This proof of concept was made to prove the idea of content negotation as a form of data API. It uses Next.js.
The journey would essentially be:
- a user wanting to access some data would navigate through the service
- they would look at dataset pages, such as
http://localhost:3000/dataset/greenhouse-gas-emissions, which gives a preview of the data - they could use that URL to quickly GET the data in a format of their choice, such as CSV, JSON, or RDF.
Docker compose is used to run the app. It will start the Next.js app, a small nginx server and a triple store.
docker compose up
Many of the pages are hardcoded in some way. Most of the interactions aren't implemented. The main ones are:
When running the app, you can access the data by using the page's URL and sending an Accept header with the request. I've only implemented CSV.

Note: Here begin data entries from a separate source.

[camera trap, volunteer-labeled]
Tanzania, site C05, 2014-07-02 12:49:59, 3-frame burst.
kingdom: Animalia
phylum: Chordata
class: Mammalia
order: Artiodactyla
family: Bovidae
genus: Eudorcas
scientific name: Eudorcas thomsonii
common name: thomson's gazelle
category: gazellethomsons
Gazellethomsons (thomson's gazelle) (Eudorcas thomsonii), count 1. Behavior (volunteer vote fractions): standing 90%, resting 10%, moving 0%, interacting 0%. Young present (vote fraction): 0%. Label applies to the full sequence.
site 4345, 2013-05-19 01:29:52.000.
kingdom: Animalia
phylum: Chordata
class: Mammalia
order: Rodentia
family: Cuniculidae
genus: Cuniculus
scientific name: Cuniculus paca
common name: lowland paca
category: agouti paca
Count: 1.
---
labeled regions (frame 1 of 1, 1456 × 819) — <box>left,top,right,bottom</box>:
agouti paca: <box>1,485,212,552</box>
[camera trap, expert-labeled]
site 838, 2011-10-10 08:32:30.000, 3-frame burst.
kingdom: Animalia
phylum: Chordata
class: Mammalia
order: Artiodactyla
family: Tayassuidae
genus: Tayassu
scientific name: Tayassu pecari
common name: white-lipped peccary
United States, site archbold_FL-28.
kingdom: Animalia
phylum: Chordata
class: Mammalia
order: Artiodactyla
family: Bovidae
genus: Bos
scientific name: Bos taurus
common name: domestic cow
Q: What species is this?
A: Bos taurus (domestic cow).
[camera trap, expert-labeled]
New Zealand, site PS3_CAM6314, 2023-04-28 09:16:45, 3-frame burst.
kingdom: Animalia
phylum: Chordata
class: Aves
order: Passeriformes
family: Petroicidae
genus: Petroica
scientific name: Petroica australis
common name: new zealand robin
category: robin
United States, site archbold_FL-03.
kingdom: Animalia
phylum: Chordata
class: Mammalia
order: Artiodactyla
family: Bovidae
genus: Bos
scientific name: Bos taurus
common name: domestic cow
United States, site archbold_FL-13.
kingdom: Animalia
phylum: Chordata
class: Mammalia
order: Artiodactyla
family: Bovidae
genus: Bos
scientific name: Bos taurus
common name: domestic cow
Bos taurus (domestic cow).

curl http://localhost:3000/dataset/greenhouse-gas-emissions -H "Accept: text/csv"
In the process, I discovered that within R and Python's pandas, read_csv() functions and methods don't send an accept header with their requests. So I also implemented it so that navigating to http://localhost:3000/dataset/greenhouse-gas-emissions.csv (i.e., appending .csv to the end of the URL) would return the data as CSV.
This process proved to me that this sort of content negotation is possible with a common JS framework.
I set up oxigraph as a triple store, in case we ever wanted to do some SPARQL queries to generate some of the pages - but I never got that far. To add various turtle files to oxigraph, you can use the helper script seed.sh.